Volume of A Cone

I need to do some Contrologix Math to calculate the Volume of a Cone using a UDT containing

top of cone diameter (Inches)
Cone height (Inches)
Volume in cone (Cubic inches) to (Gallons)

Inputing the values in inches and getting the volume in gallons.

Anyone have this logic

Thanks

Is this going to be duplicated?
Happen in multiple places?
If so, use the array & indirect addressing to accomplish this.
Create your UDT, create an array of them, run a math in Structured Text using indirect addressing, and viola.

Give it a shot, I'm sure you'll get any help you need.

The formula for the volume of a cone is 1/3 * PI * r² * height.

You can algebraically rearrange this to work with diameter as .2618 * d² * height.

1 gallon is 231 in³


If this is a hopper volume application then you should be aware that r will change with the height of the media in the hopper - although this is very easy to calculate. Simple traingle geometry or trig is all that is required.

If the hopper is not large and accuracy requirements are not exact, then a look up table will execute much faster. You create an array that contains the volume of media in the hopper when media depth is 1", 2", 3", 4" and so on up to the height of the hopper.

(edit)
I realize that while this math is easy for some of us, it may be difficult for others. If you have a problem with the math but you are able to use CAD, then lay out your hopper cross section in 2D, then beginning at the apex measure the distance across the hopper (the cone diameter) at one inch intervals and record this in an Excel spread sheet. Use the formulas above to calculate the volumes using Excel for the look up table.

■ **TASK BRIEF**
Answer these questions using the cone volume thread:
1. According to the thread, how many cubic inches make up one gallon?
2. What constant appears in the diameter-based form of the cone volume formula?
3. What does the array for the lookup table hold?

[Items listed in a dataset]
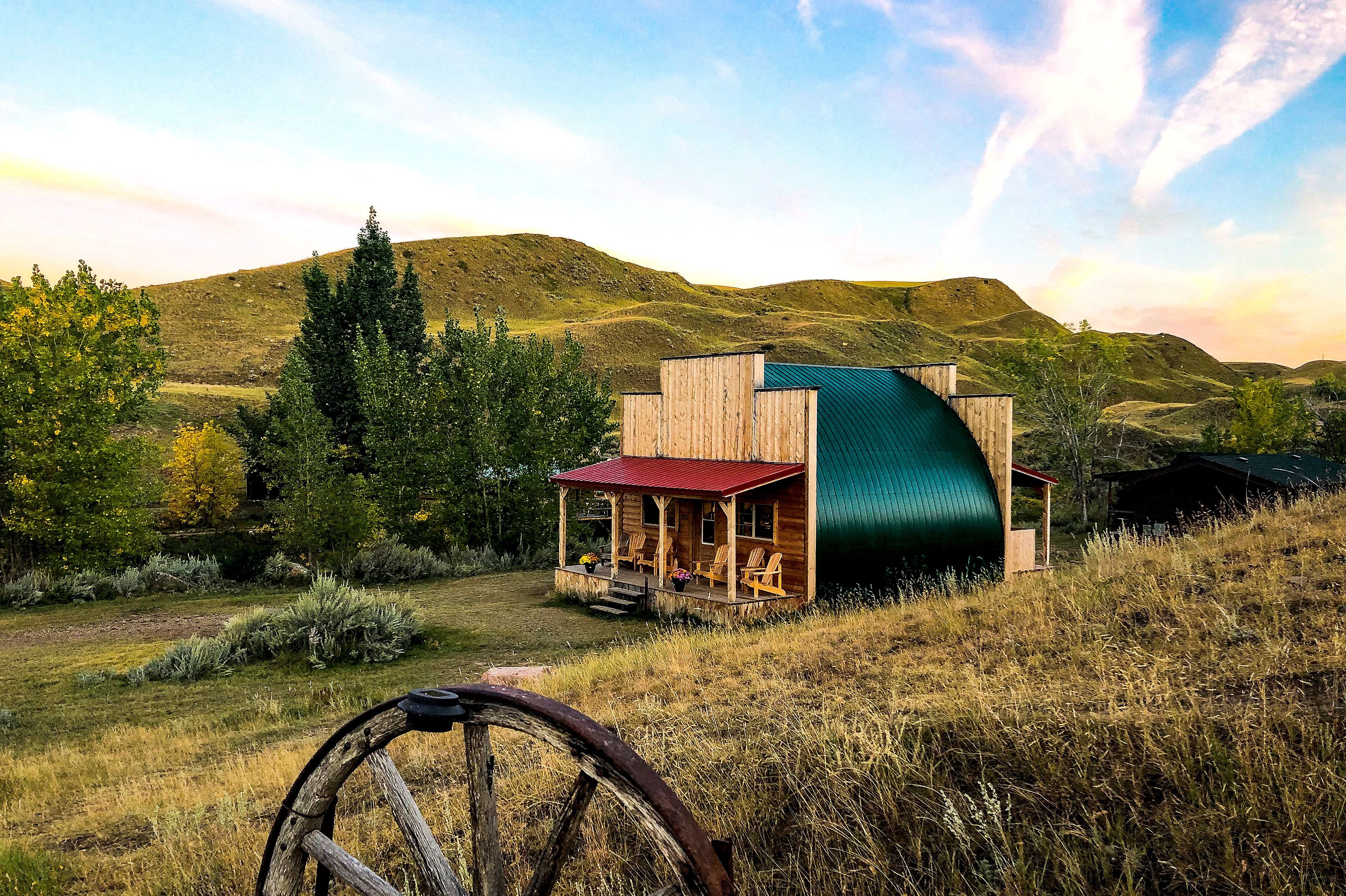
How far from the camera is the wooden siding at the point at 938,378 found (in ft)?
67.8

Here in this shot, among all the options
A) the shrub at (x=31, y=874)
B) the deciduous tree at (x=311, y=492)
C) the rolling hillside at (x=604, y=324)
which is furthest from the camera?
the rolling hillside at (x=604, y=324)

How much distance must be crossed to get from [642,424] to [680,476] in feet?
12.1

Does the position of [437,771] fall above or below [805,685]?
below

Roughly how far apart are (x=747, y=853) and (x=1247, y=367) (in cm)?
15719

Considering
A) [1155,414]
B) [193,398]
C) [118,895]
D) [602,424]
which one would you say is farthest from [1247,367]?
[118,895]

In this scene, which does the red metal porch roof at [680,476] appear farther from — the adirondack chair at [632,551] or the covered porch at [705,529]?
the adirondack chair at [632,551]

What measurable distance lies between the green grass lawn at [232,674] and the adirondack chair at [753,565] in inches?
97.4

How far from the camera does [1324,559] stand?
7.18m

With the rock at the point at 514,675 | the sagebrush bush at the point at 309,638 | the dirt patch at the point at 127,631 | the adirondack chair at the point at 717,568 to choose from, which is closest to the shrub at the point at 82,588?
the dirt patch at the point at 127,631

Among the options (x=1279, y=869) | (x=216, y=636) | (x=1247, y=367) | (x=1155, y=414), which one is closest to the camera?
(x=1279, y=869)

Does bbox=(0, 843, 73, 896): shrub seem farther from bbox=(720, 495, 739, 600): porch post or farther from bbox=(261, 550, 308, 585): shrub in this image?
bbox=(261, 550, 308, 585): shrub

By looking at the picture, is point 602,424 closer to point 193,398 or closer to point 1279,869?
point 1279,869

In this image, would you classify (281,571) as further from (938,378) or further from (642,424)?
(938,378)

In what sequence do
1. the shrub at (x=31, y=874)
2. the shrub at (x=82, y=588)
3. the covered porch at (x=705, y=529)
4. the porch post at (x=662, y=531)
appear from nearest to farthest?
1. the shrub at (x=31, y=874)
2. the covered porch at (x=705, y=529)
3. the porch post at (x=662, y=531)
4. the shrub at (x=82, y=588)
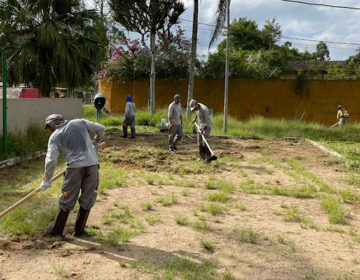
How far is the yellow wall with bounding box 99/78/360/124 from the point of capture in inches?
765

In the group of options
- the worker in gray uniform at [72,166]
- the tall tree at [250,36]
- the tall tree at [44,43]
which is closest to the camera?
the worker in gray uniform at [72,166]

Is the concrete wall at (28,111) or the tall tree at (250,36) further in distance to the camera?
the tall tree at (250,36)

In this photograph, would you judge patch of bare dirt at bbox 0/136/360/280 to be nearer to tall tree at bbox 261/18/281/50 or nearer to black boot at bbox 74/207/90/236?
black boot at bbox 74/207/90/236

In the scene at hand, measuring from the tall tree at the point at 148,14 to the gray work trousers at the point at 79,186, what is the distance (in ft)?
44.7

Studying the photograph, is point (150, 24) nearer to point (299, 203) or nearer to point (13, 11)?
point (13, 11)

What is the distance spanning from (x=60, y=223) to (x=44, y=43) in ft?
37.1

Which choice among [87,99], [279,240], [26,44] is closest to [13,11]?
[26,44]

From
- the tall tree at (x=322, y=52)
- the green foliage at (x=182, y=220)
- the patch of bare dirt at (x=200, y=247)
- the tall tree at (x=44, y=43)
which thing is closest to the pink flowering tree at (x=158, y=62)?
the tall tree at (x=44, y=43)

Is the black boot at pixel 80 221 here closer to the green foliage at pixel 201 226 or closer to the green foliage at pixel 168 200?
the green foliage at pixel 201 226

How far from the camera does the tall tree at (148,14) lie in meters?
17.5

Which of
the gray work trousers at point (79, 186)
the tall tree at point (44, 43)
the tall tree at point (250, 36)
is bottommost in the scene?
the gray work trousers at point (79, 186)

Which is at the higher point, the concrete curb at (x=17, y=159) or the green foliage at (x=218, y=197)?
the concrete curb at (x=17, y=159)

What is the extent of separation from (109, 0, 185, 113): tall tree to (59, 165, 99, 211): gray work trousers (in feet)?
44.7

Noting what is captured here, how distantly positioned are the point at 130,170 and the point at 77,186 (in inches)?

■ **FULL SOLUTION**
1. One gallon is 231 cubic inches.
2. The constant is .2618, used as .2618 * d² * height.
3. It holds the volume of media in the hopper at media depths of 1", 2", 3", 4" and so on, up to the height of the hopper.